## Introduction

This simple note reviews the importance sampling. This discussion is adapted from here and here.

## Importance sampling

Suppose we have a random variable $X$ with density $\pi(x)$ and we wish to estimate its moments of the form, \begin{align} \bE_\pi(f(X)) = \int f(x) \pi(x) dx \end{align} Suppose also that, drawing samples from this density is impossible. In importance sampling, our aim is to use some another tractable density, say $q(x)$, to estimate the expectations of a target density $\pi(x)$.

We assume that, we can draw samples from $q(x)$ easily. Then, to estimate the expectations of $\pi$, we use the following trick, \begin{align*} \bE_\pi(f(X)) &= \int f(x) \pi(x) dx \\ &=\int f(x) \frac{\pi(x)}{q(x)} q(x) dx \end{align*} For theoretical issues, we assume some absolute continuity properties. Also, note that, $q(x)$ should capture the support of $\pi(x)$. We put, \begin{align*} W(x) = \frac{\pi(x)}{q(x)} \end{align*} $W(x)$ is called weight function. Therefore, we write, \begin{align*} \bE_\pi(f(X)) &= \int f(x) \frac{\pi(x)}{q(x)} q(x) dx \\ &= \bE_q( f(X) W(X)) \end{align*} Say, we have $N$ samples $\{x^{(i)}\}_{i=1}^N$ such that $x^{(i)} \sim q(x)$. Then, we can estimate the expectation as follows, \begin{align*} \bE_q( f(X) W(X)) \approx \frac{1}{N} \sum_{i=1}^N f(x^{(i)}) W(x^{(i)}) \end{align*}

## Application to Bayesian statistics

In Bayesian statistics, a problem of interest is to estimate the normalizing constant of some unnormalized probability distribution. Importance sampling is useful for this purpose.

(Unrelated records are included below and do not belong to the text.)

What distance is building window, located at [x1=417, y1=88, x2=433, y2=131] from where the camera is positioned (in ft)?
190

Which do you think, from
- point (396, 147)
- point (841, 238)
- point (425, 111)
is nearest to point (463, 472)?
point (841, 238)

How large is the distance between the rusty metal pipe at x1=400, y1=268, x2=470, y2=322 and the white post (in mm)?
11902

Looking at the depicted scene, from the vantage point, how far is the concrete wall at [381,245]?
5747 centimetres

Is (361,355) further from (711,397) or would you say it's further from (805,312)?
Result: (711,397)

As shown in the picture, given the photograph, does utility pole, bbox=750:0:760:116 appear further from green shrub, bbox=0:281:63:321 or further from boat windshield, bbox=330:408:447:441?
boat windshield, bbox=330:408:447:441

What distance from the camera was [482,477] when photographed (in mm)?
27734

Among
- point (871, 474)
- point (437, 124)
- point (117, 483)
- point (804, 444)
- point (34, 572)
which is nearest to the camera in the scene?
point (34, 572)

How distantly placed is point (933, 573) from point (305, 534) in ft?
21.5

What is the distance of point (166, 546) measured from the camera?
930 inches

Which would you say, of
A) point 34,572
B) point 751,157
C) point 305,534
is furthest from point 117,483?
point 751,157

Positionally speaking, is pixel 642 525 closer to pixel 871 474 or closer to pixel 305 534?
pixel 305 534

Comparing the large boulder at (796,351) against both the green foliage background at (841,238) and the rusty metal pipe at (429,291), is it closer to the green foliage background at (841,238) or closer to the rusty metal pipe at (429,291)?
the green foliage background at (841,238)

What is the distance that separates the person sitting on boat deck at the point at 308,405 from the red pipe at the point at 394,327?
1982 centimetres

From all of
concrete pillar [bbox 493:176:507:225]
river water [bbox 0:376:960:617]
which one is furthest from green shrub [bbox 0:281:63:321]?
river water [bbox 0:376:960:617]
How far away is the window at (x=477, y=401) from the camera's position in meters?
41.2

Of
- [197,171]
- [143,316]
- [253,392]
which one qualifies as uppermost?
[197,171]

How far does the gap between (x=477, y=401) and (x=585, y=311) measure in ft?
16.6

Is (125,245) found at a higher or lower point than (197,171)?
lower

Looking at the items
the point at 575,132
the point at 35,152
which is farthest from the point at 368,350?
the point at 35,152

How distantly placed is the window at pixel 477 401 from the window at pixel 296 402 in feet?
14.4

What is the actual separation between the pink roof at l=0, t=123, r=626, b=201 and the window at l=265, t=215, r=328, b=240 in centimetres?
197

Suppose we have, \begin{align} \pi(x) = \frac{1}{Z} \varphi(x) \end{align} then, $Z = \int \varphi(x) dx$. Suppose again, we wish to estimate the expectations of the form $\bE_\pi(f(X))$. Hence, \begin{align*} \bE_\pi(f(X)) &= \frac{1}{Z} \int f(x) \varphi(x) dx \\ &= \frac{1}{Z} \int f(x) \frac{\varphi(x)}{q(x)} q(x) dx \\ &= \frac{1}{Z} \bE_q(f(X) W(X)) \end{align*} We can also apply this trick for $Z$, \begin{align*} Z &= \int \varphi(x) dx \\ & = \int \frac{\varphi(x)}{q(x)} q(x) dx \\ & = \bE_q (W(X)) \end{align*} Then the expectation $\bE_\pi(f(X))$ becomes, \begin{align} \bE_\pi(f(X)) = \frac{\bE_q(f(X) W(X))}{\bE_q (W(X))} \end{align} Since we can draw $N$ samples $\{x^{(i)}\}_{i=1}^N$ such that $x^{(i)} \sim q(x)$, we can also estimate this expectation as, \begin{align} \bE_\pi(f(X)) &\approx \frac{\frac{1}{N} \sum_{i=1}^N f(x^{(i)}) W(x^{(i)})}{\frac{1}{N} \sum_{j=1}^N W(x^{(j)})} \\ & = \frac{\sum_{i=1}^N f(x^{(i)}) W(x^{(i)})}{\sum_{j=1}^N W(x^{(j)})} \nonumber \end{align} The notion of normalised weights is heavily used in the literature. We noted that, $W(x)$ is called as weight function, however in this particular sense, it is called unnormalised weights. To normalise it, we do the following, \begin{align} \bE_\pi(f(X)) &\approx \frac{f(x^{(1)}) W(x^{(1)}) + f(x^{(2)}) W(x^{(2)}) + \cdots + f(x^{(N)}) W(x^{(N)})}{\sum_{j=1}^N W(x^{(j)})} \nonumber \\ &= f(x^{(1)}) \frac{W(x^{(1)})}{\sum_{j=1}^N W(x^{(j)})} + f(x^{(2)}) \frac{W(x^{(2)})}{\sum_{j=1}^N W(x^{(j)})} + \cdots \nonumber \\ &+ f(x^{(N)}) \frac{W(x^{(N)})}{\sum_{j=1}^N W(x^{(j)})} \end{align} We put, \begin{align*} w^{(i)} = \frac{W(x^{(i)})}{\sum_{j=1}^N W(x^{(j)})} \end{align*} then the estimate of the expectation becomes, \begin{align} \bE_\pi(f(X)) &\approx \sum_{i = 1}^N w^{(i)} f(x^{(i)}) \end{align} here $w^{(i)}$ is called as normalised importance weights.